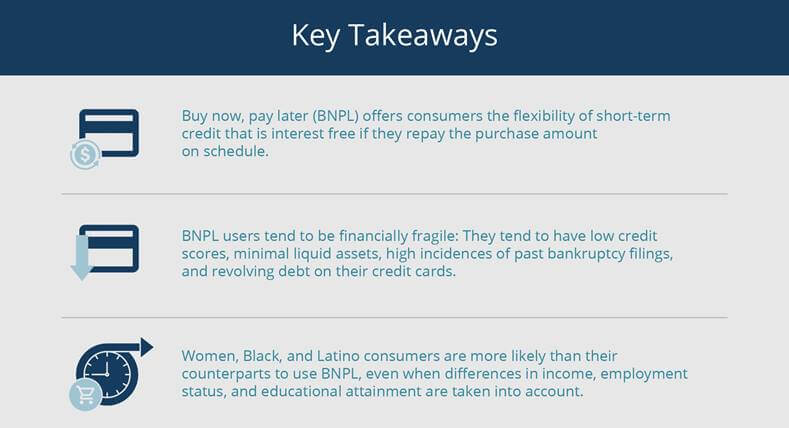 Key Takeaways

Buy now, pay later (BNPL) offers consumers the flexibility of short-term credit that is interest free if they repay the purchase amount on schedule.

BNPL users tend to be financially fragile: They tend to have low credit scores, minimal liquid assets, high incidences of past bankruptcy filings, and revolving debt on their credit cards.

Women, Black, and Latino consumers are more likely than their counterparts to use BNPL, even when differences in income, employment status, and educational attainment are taken into account.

■ **Try it**: Please copy the data shown above, line by line and exactly, omitting the images.

■ **Exercise output**:
 Key Takeaways

Buy now, pay later (BNPL) offers consumers the flexibility of short-term credit that is interest free if they repay the purchase amount on schedule.

BNPL users tend to be financially fragile: They tend to have low credit scores, minimal liquid assets, high incidences of past bankruptcy filings, and revolving debt on their credit cards.

Women, Black, and Latino consumers are more likely than their counterparts to use BNPL, even when differences in income, employment status, and educational attainment are taken into account.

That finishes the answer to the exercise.